> _Provided data_
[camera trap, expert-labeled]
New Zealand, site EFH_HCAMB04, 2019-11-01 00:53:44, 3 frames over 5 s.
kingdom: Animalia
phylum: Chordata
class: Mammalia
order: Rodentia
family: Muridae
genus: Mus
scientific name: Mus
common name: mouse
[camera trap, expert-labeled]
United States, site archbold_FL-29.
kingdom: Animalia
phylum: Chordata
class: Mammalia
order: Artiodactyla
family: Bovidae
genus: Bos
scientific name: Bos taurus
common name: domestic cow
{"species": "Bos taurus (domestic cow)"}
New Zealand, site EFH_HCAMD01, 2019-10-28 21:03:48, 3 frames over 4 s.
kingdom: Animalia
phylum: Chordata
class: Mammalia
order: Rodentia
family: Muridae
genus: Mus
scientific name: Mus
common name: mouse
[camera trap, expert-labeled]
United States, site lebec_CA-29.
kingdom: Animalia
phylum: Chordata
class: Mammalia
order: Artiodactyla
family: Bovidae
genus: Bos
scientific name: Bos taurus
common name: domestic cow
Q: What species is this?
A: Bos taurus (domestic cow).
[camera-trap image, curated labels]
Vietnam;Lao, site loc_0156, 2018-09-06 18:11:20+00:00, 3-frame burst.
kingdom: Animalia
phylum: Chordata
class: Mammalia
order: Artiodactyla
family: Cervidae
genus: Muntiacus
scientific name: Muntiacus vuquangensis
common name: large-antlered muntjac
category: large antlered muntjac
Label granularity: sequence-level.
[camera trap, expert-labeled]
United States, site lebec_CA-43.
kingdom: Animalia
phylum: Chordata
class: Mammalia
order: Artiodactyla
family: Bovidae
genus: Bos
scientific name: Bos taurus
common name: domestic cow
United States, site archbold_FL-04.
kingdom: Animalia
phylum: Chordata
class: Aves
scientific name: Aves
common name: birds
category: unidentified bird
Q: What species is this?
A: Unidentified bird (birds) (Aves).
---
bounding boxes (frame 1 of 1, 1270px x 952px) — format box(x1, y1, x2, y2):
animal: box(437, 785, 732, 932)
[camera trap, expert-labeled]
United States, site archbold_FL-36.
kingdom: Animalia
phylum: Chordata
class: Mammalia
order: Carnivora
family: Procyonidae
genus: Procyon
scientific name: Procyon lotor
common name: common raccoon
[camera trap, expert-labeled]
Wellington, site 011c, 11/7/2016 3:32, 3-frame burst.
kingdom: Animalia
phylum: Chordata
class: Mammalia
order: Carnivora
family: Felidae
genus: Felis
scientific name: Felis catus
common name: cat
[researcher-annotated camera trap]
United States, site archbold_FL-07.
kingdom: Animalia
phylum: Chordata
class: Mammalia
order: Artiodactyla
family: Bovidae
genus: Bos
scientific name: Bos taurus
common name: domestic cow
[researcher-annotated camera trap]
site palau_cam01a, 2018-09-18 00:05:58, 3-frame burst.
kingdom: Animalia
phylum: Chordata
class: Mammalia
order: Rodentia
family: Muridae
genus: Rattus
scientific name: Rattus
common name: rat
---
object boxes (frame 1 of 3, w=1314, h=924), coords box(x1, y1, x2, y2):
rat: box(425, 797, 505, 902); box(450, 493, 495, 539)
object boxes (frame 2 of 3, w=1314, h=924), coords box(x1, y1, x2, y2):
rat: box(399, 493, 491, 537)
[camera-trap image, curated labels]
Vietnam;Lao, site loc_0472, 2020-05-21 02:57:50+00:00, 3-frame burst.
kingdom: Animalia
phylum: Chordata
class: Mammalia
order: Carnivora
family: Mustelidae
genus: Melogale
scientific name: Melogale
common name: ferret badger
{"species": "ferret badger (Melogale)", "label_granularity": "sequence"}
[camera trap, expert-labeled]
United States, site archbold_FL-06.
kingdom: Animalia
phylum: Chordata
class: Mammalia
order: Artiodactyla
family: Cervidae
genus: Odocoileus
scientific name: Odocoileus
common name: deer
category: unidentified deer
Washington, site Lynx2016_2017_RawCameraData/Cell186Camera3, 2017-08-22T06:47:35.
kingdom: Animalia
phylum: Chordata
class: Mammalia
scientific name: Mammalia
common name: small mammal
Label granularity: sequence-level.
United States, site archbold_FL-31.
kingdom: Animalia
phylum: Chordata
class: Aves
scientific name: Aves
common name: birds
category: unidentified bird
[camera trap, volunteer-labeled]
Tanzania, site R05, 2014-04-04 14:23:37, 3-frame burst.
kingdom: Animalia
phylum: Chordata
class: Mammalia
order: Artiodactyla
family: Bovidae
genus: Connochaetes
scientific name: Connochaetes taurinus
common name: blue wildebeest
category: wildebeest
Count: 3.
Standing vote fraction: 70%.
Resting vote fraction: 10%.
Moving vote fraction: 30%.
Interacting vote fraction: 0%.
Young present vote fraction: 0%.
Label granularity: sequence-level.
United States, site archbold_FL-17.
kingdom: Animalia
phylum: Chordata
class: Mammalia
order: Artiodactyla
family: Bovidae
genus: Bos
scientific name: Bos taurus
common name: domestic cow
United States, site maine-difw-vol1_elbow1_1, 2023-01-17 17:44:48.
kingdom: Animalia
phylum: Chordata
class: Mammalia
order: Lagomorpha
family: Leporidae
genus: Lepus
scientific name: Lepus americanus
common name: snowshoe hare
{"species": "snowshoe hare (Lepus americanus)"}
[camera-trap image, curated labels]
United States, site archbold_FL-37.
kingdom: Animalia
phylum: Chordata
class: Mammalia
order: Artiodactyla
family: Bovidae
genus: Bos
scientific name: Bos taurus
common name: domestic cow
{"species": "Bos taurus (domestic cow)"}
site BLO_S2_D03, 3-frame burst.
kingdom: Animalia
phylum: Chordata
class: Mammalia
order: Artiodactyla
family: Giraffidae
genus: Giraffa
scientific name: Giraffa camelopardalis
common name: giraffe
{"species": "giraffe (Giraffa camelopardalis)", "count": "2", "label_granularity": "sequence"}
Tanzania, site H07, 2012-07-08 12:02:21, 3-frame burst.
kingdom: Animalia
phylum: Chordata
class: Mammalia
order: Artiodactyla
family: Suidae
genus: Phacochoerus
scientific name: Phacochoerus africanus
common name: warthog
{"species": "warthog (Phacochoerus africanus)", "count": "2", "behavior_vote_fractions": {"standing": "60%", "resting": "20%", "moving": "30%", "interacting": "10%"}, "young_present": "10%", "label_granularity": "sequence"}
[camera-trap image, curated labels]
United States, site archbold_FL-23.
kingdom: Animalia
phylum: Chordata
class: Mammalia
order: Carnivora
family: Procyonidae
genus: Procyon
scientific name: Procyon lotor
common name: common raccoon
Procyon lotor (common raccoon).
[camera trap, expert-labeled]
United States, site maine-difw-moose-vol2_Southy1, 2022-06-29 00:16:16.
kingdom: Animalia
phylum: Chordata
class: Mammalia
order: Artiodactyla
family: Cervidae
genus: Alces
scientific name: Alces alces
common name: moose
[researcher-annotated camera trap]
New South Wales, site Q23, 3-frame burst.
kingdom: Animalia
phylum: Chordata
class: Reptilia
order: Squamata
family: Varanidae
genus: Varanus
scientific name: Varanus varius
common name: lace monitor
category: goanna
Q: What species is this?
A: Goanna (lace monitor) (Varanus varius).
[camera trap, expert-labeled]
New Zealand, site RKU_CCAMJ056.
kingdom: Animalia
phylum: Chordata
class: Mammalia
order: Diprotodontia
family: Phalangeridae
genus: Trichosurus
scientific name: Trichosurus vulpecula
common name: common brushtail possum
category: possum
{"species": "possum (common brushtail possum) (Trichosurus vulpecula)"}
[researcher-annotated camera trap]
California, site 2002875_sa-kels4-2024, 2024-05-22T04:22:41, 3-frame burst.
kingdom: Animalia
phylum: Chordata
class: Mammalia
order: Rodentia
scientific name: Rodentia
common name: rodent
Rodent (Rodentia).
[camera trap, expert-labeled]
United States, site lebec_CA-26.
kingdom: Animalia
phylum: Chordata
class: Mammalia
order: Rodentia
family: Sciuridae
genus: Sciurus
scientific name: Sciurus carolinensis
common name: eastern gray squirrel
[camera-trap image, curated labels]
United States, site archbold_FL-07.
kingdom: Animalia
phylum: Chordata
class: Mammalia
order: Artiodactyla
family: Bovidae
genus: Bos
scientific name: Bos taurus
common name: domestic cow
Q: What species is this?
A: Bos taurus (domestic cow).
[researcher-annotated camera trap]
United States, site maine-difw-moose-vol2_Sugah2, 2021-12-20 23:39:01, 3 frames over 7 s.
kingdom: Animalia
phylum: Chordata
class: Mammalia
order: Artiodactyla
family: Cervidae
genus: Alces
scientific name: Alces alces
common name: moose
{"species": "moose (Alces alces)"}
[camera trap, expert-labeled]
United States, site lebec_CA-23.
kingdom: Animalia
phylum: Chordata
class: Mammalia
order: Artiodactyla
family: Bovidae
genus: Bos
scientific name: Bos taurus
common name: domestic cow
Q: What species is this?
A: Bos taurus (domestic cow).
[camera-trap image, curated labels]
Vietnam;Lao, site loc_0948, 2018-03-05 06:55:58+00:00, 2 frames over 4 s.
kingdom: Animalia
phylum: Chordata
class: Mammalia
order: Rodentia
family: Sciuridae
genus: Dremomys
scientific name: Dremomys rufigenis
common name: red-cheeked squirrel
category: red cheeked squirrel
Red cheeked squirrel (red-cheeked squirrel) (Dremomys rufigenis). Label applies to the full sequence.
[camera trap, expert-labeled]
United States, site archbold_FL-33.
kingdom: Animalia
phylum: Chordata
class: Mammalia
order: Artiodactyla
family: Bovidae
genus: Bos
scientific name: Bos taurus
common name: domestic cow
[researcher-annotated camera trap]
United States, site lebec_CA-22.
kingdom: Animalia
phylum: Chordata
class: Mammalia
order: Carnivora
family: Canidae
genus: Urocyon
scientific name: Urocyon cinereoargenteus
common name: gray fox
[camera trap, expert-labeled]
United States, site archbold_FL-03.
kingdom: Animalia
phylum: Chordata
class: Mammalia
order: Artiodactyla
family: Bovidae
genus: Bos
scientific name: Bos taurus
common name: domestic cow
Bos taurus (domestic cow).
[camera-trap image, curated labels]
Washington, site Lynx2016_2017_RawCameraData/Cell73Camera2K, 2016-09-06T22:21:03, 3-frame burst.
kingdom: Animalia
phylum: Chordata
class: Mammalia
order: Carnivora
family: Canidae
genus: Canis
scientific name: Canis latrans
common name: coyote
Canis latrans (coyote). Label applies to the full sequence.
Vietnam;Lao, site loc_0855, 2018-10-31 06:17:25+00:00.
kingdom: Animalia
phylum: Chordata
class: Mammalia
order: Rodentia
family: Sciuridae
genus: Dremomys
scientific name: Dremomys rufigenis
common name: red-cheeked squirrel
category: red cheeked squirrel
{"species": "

> _What needs to be done_
Gather each line of the listing containing the word "Zealand" and show it.

> _Result of the task_
New Zealand, site EFH_HCAMB04, 2019-11-01 00:53:44, 3 frames over 5 s.
New Zealand, site EFH_HCAMD01, 2019-10-28 21:03:48, 3 frames over 4 s.
New Zealand, site RKU_CCAMJ056.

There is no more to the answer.